Martinez had been calling the hospital for regular updates but at one
point Monday night, the phones were busy every time she called. Then she
heard Bloomberg on television talking about the evacuation and soon
after lost power at home.

“I went crazy. I wanted to come to the hospital,” Martinez said.

She
and her husband hopped in the car but could find no way into Manhattan
because of storm damage and bridge closings. That’s when NYU called her
on her cellphone to say Emma was being taken to Mount Sinai.

But
the terrified parents couldn’t get there, either. They called Mount
Sinai through the wee hours for regular updates and finally reached
their baby around noon Tuesday.

“It was a nightmare,” Martinez said by phone. “I’ve been doing a lot of crying.”

Emma
is doing fine. Martinez praised the staff at both hospitals. “They all
handled everything as smoothly as they could,” she said.

NYU sent
home about 100 of its 400 patients earlier Monday to lighten its load,
starting the evacuation of the remaining 300 patients at about 7:30 p.m.
when backup generators began to fail, Clair said.
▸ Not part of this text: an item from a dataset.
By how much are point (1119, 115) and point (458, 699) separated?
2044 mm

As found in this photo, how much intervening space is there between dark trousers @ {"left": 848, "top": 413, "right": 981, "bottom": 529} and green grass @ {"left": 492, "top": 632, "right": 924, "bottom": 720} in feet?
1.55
There were no
injuries during relocation.

The scene was reminiscent of hospital
evacuations in New Orleans after Katrina, with patients being carried
down stairs on stretchers because elevators were out, and nurses
squeezing oxygen bags for them because of lack of power to run breathing
machines.

The difference is that in New Orleans, patients were
trapped in flooded hospitals; in New York, dozens of ambulances could
get through to move patients to safety.

The hospital blamed the
severity of Sandy and the higher-than-expected storm surge that flooded
its basement but had little else to say beyond a short statement emailed
to reporters after the evacuation was complete.

“At this time, we
are focusing on assessing the full extent of the storm’s impact on all
of our patient care, research and education facilities,” the statement
said.

Most of the power outages in lower Manhattan, where the NYU
hospital complex is located, were due to an explosion at an electrical
substation, Consolidated Edison said. It wasn’t clear whether flooding
or flying debris caused the explosion, said John Miksad, senior vice
president for electric operations at Con Edison.

At NYU, sporadic
telephone service made it difficult for the hospital to notify relatives
where patients were taken. It relied instead on receiving hospitals to
notify families.

Until the generators failed, Chu considered
herself and her new baby out of harm’s way. By the time she was
evacuated, the streets were eerily silent and the night sky lit up by
emergency lights of waiting ambulances.

“My son will appreciate this someday,” she said.